Fragment:
Krimpen aan den IJssel
Dijkdorp aan de Hollandse IJssel, ontstaan in de middeleeuwen en voor het eerst vermeld in 1277. Pas in 1861 werd Krimpen een zelfstandige gemeente. In 1865 verrees een eigen kerk; voordien kerkte men in Ouderkerk. Bij het veer naar Capelle vormde zich een bescheiden dorpskern. De aan de westzijde buitendijks gelegen Stormpolder ontwikkelde zich vanaf de 19de eeuw tot een industrie-eiland met scheepswerven. Het oude raadhuis (1903) is in 1967 afgebroken. Met de bouw van de stormvloedkering (1954-'58) ontstond een vaste oeververbinding (Algerabrug), waarna Krimpen zich heeft ontwikkeld tot forensenstad van Rotterdam. Het dorp is aan de noordoostzijde fors uitgebreid.
De Herv. kerk (IJsseldijk 232) is een zaalkerk met noordportaal en een geveltoren met opengewerkte achtzijdige koepel. Deze kerk met eclectische elementen werd in 1865-'66 gebouwd door aannemer C. in 't Veld. In 1989 zijn bij het koor een vergaderzaal en consistorie aangebouwd. Het orgel is gebouwd door J. Proper (1891).
De grote pastorie (IJsseldijk 234; 1866) heeft de vorm van een eclectische villa met gepleisterde risalieten, hoeklisenen en wenkbrauwen.
De Oud Geref. kerk (Nachtegaalstraat 3) is een achthoekige kapel met tentdak, gebouwd in 1962 naar plannen van J. van Harmelen.
De voorm. openbare lagere school (Oosterstraat 35-39) werd in 1931-'32 gebouwd met expressionistische details.
Krimpen aan den IJssel, Herv. kerk (1993)

Aangeleverd materiaal:
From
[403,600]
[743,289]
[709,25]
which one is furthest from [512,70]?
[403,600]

...

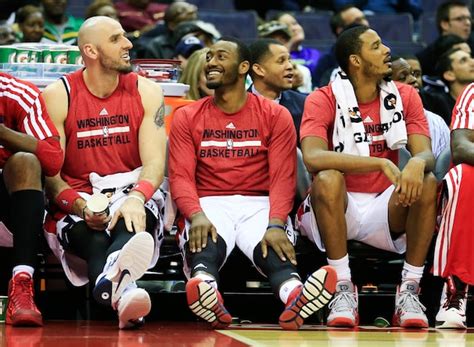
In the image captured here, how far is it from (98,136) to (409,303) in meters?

Opdrachtomschrijving:
Neem uit de tekst over Krimpen aan den IJssel letterlijk het stuk over van "De Herv. kerk" tot en met "J. Proper (1891).".

Antwoord:
De Herv. kerk (IJsseldijk 232) is een zaalkerk met noordportaal en een geveltoren met opengewerkte achtzijdige koepel. Deze kerk met eclectische elementen werd in 1865-'66 gebouwd door aannemer C. in 't Veld. In 1989 zijn bij het koor een vergaderzaal en consistorie aangebouwd. Het orgel is gebouwd door J. Proper (1891).